Under normal conditions, the small amount of fluid (~10-20 mL/hour) that leaks from capillaries is rapidly removed by pulmonary lymphatics. Edema develops when this lymphatic reserve is overwhelmed. - Morgan & Mikhail's Clinical Anesthesiology
Safety factor: Pulmonary capillary pressure must rise to at least equal plasma colloid osmotic pressure (~28 mmHg) before significant edema develops. This provides an acute safety margin of ~21 mmHg above the normal capillary pressure of 7 mmHg. In chronic conditions (e.g., mitral stenosis), lymphatic vessels expand up to 10-fold, allowing capillary pressures of 40-45 mmHg without lethal edema. In acute decompensation, pressures of 50 mmHg can be fatal within 30 minutes. - Guyton & Hall Textbook of Medical Physiology
Classification and Causes
1. Cardiogenic (Hemodynamic) Pulmonary Edema
Caused by elevated pulmonary capillary hydrostatic pressure (PCWP >18 mmHg). The resulting edema fluid has low protein content (transudate).
| Category | Examples |
|---|
| Increased hydrostatic pressure | Left heart failure (most common), mitral stenosis/regurgitation, volume overload, pulmonary vein obstruction |
| Decreased oncotic pressure | Hypoalbuminemia, nephrotic syndrome, liver disease, protein-losing enteropathy |
| Lymphatic obstruction | Rare; lymphangitis carcinomatosa |
Pathologically: alveolar capillary engorgement, intraalveolar transudate (finely granular pale pink material on histology), alveolar microhemorrhages. Chronically: hemosiderin-laden macrophages ("heart failure cells"), fibrosis and brown induration. - Robbins & Cotran Pathologic Basis of Disease
2. Noncardiogenic (Increased Permeability) Pulmonary Edema
Caused by injury to the alveolar-capillary membrane. PCWP is typically normal. The edema fluid has high protein content (exudate). The extreme form is ARDS.
| Category | Examples |
|---|
| Direct lung injury | Pneumonia (bacterial/viral), aspirated gastric contents, inhaled toxins (chlorine, SO₂, high-concentration O₂, smoke), radiation, near-drowning, lung trauma |
| Indirect (systemic) injury | Sepsis, severe burns, pancreatitis, polytrauma, transfusion-related (TRALI), chemotherapy (bleomycin), heroin, cocaine, methadone, paraquat |
| Undetermined origin | High-altitude pulmonary edema (HAPE), neurogenic (CNS trauma), negative-pressure (post-obstruction), re-expansion edema |
Robbins & Cotran; Morgan & Mikhail; Fishman's Pulmonary Diseases
Flash Pulmonary Edema
A specific variant in which alveolar edema develops so rapidly that there is no time for prior interstitial edema to manifest radiographically. It occurs with sudden changes in intravascular volume (trauma resuscitation) or sudden cardiac events (acute MI, arrhythmia). The PCWP may have normalized by the time the patient is catheterized, even though the edema was originally hydrostatic in origin. - Fishman's Pulmonary Diseases; Morgan & Mikhail
Clinical Presentation
Acute pulmonary edema typically presents with:
- Sudden onset severe dyspnea at rest, orthopnea, paroxysmal nocturnal dyspnea
- Tachypnea and tachycardia
- Severe hypoxemia (SaO₂ often <90%)
- Audible crackles (alveolar flooding) and wheezing (peribronchial cuffing - "cardiac asthma")

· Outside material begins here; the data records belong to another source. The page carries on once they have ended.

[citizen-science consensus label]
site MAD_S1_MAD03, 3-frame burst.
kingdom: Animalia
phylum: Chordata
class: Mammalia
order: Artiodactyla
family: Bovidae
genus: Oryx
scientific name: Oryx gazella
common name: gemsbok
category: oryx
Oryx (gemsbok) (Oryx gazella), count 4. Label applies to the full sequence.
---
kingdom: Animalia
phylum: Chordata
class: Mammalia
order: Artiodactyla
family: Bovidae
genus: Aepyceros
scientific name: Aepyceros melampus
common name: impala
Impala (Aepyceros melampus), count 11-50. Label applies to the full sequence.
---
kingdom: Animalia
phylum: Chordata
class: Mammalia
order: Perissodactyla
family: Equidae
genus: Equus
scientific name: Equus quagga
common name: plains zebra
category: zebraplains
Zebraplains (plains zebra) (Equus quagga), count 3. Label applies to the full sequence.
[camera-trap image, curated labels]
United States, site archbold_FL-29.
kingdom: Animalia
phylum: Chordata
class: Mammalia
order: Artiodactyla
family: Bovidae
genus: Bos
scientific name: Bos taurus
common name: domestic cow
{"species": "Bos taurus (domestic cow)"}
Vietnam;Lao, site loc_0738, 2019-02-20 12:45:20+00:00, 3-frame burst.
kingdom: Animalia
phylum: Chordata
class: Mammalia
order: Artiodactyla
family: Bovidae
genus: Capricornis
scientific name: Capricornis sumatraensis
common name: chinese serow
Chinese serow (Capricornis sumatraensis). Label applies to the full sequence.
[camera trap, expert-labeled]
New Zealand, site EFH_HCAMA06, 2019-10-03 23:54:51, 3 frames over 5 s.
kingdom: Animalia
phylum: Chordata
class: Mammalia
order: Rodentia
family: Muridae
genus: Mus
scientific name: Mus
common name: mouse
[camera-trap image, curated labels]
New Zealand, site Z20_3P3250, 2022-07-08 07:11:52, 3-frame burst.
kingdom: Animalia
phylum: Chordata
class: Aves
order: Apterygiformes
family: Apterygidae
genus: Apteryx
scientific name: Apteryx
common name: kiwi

- Hypertension - due to endogenous catecholamine release
- Pink, frothy sputum in severe cases
- Anxiety, diaphoresis, cyanosis
Physical exam findings (crackles, peripheral edema) correlate poorly with the degree of interstitial edema, especially in CKD patients. - Harrison's Principles of Internal Medicine 22e; Murray & Nadel's
Imaging
Chest X-ray findings by stage:
| Stage | CXR Findings |
|---|
| Interstitial edema | Kerley B lines, peribronchial cuffing, vascular redistribution (cephalization), haziness of hilar vessels |
| Alveolar edema | Bilateral airspace opacities (ground-glass or consolidation), symmetric, central/"bat-wing" distribution, lower lung field predominant |
| Associated | Cardiomegaly, pleural effusions |
CXR showing pulmonary vascular congestion - Fishman's Pulmonary Diseases
CXR with alveolar pulmonary edema - Fishman's Pulmonary Diseases
Lung ultrasound: B-lines (vertical artifacts arising from the pleural line) reflect extravascular lung water and have high sensitivity for pulmonary edema - often superior to CXR, particularly in CKD. Combined with echocardiography, it helps differentiate cardiogenic from noncardiogenic edema. Recent 2025 meta-analysis (PMID: 40334938) confirmed B-line quantification predicts cardiovascular events in acute heart failure. - Fishman's; Murray & Nadel's
Distinguishing Cardiogenic vs. Noncardiogenic
| Feature | Cardiogenic | Noncardiogenic |
|---|
| PCWP | >18 mmHg | ≤18 mmHg |
| Edema fluid protein | Low (transudate) | High (exudate) |
| BNP/NT-proBNP | Markedly elevated | Normal or mildly elevated |
| Echocardiogram | LV systolic/diastolic dysfunction, valvular disease | Relatively preserved LV function |
| Resolution | Faster (responds to diuretics/nitrates) | Slower; often requires mechanical ventilation |
| CXR | Cardiomegaly, vascular redistribution | Heart size often normal |
ECG should be checked urgently - ST elevation/Q waves indicate acute MI requiring immediate revascularization. - Harrison's 22e
Treatment
Treatment depends on etiology, but several immediate measures apply broadly.
1. Positioning
- Sit the patient upright, legs dangling - reduces venous return and preload
2. Oxygenation & Ventilation
- Target SaO₂ ≥ 92% (avoid hyperoxia >98%)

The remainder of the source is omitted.